Ma mi permetto di dire che questo risultato sia anche merito del lavoro che abbiamo fatto prima, per capire quali sono gli interessi, coinvolgere, accogliere iniziative che non sono nostre ma che facciamo diventare tali. Una ricetta sempre migliorabile, ma che ha dato buoni frutti.
A ogni edizione Biennale produce una grande mole di contenuti: come e dove vengono conservati risultati dei dibattiti, delle lezioni, delle tavole rotonde ma anche dei lavori delle associazioni e degli studenti?
Per ora abbiamo fatto confluire tutto il patrimonio audiovisivo sul nostro sito, ma ho in mente un progetto che mi piacerebbe proporre al Polo del ‘900: trovare un angolo fisico, una postazione, un luogo riconoscibile dove poter accedere ai contenuti di Biennale. Vai in biblioteca e in fra i tanti servizi trovi anche questo: un patrimonio fruibile, che serva anche a recuperare un po’ di fisicità. Rimane l’accessibilità alla base, ma anche qualcosa che si riconosce.
La disaffezione alla politica, che è un elemento reale, non è una disaffezione alla cultura politica
Noi incoraggiamo sempre i ragazzi, a dare un loro ritorno, a produrre: quest’anno si sono cimentati con la creazione di contenuti video (li trovate tutti qui), su temi scelti da loro, grazie ai mezzi a loro disposizione, e quindi prevalentemente con il cellulare. Video che abbiamo proiettato durante Biennale, ma che stiamo pensando di valorizzare maggiormente: dobbiamo ancora alzare l’asticella sul tema della responsabilità dei giovani all’interno di Biennale.

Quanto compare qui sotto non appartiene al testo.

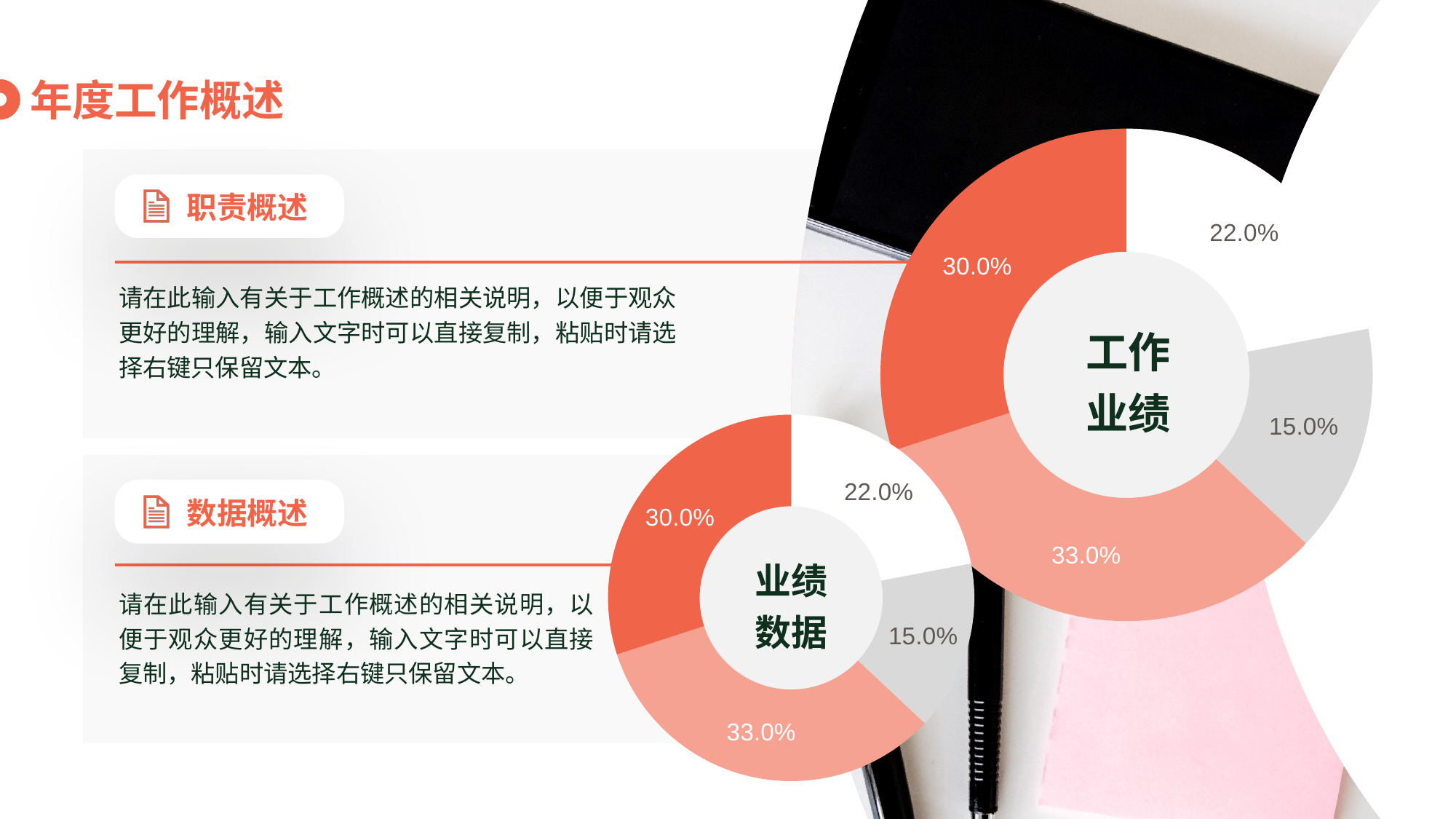
In the chart titled 工作业绩, is the value of the white slice greater or less than 25%? less In the chart titled 业绩数据, what is the smallest slice's value? 15.0% In the chart titled 业绩数据, what is the difference between the 30.0% slice and the 22.0% slice? 8.0% What is the sum of all four slice values in the chart titled 业绩数据? 100.0% How many slices does the chart titled 业绩数据 have? 4 In the chart titled 业绩数据, which is larger: the orange-red slice or the white slice? the orange-red slice (30.0%) What kind of chart is the chart titled 工作业绩? doughnut (pie) chart In the chart titled 工作业绩, what value is shown on the grey slice? 15.0% How many doughnut charts are on the slide? 2 In the chart titled 工作业绩, what is the difference between the largest slice (33.0%) and the smallest slice (15.0%)? 18.0% In the chart titled 业绩数据, what value is shown on the salmon-pink slice? 33.0% In the chart titled 工作业绩, what is the largest slice's value? 33.0%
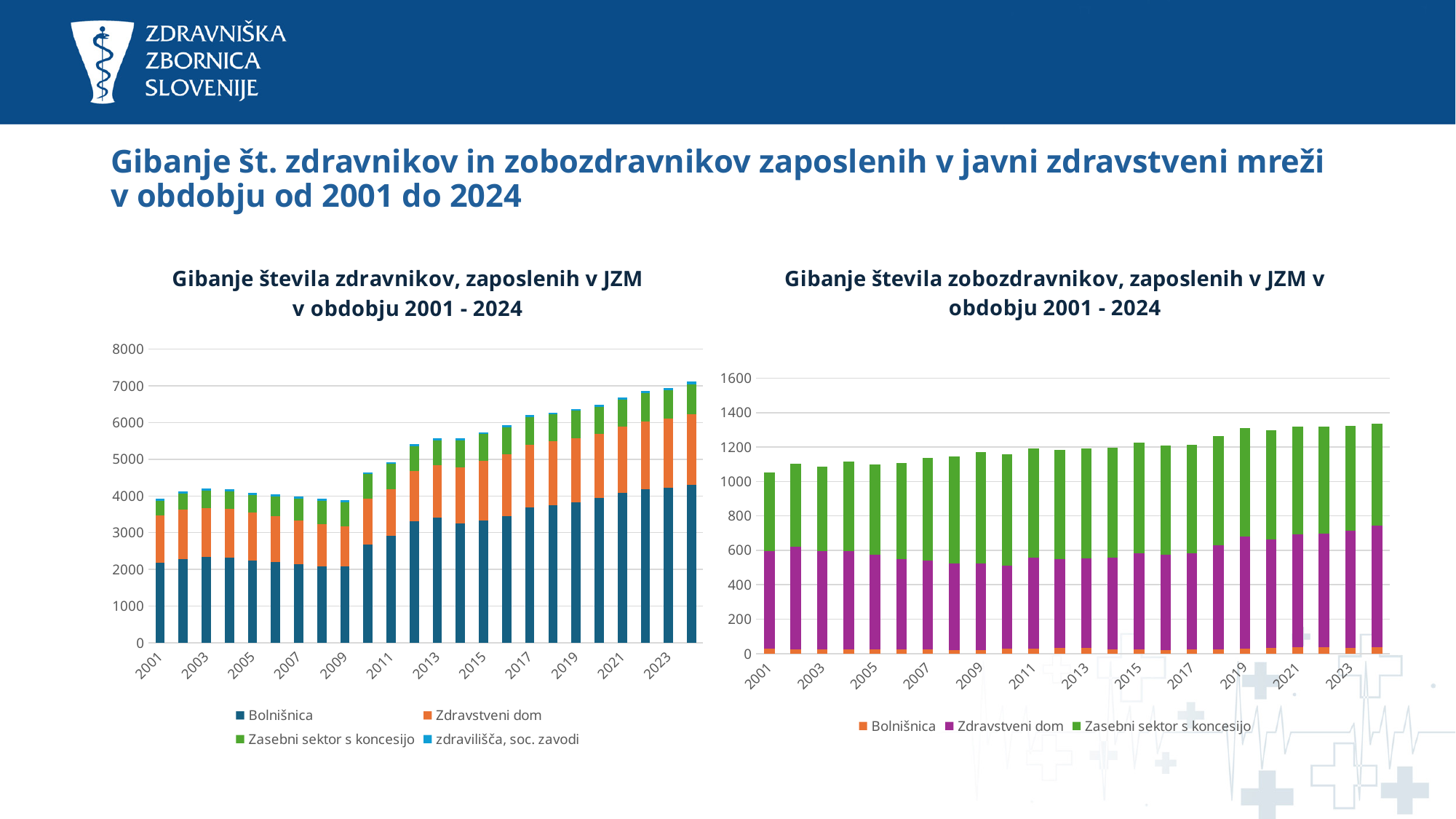
In the right chart (zobozdravnikov), is the total for 2001 greater or less than 1200? less In the right chart (zobozdravnikov), is the total for 2024 greater or less than 1200? greater In the left chart (zdravnikov), is the total for 2001 greater or less than 5000? less How many series does the legend of the left chart (zdravnikov) list? 4 In the left chart (zdravnikov), is the Bolnišnica value larger in 2001 or in 2024? 2024 What type of chart is the left chart, 'Gibanje števila zdravnikov, zaposlenih v JZM v obdobju 2001 - 2024'? Stacked bar chart In the left chart (zdravnikov), do the total values generally rise or fall from 2001 to 2024? Rise In the right chart (zobozdravnikov), which series is shown in purple? Zdravstveni dom In the left chart (zdravnikov), which year has the highest total number of doctors? 2024 How many years (bars) are plotted in the right chart, 'Gibanje števila zobozdravnikov, zaposlenih v JZM v obdobju 2001 - 2024'? 24 How many series does the legend of the right chart (zobozdravnikov) list? 3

La disaffezione alla politica, che è un elemento reale, non è una disaffezione alla cultura politica, sono due cose diverse: rispetto alla cultura politica, a quelli che sono i grandi temi delle diseguaglianze, dei diritti, dell’ambiente (si vedano anche i Fridays for future che qui a Torino e non solo hanno portato in piazza moltissimi studenti) i giovani sono decisi a partecipare.
È una questione di come viene posto il contenuto: le ragazze e i ragazzi non hanno bisogno di demagogia, ne sentono subito l’odore. Preferiscono piuttosto un confronto aspro, in cui ci sono idee diverse ma non sopportano la retorica.
Da parte nostra qui a Biennale nessuno pensa di dargli delle risposte univoche, ma tante risposte che possono contemplare pensieri diversi ma che educano alla ragione: questa è la crescita che abbiamo cercato di seguire, ma che dobbiamo ancora seguire con più decisione.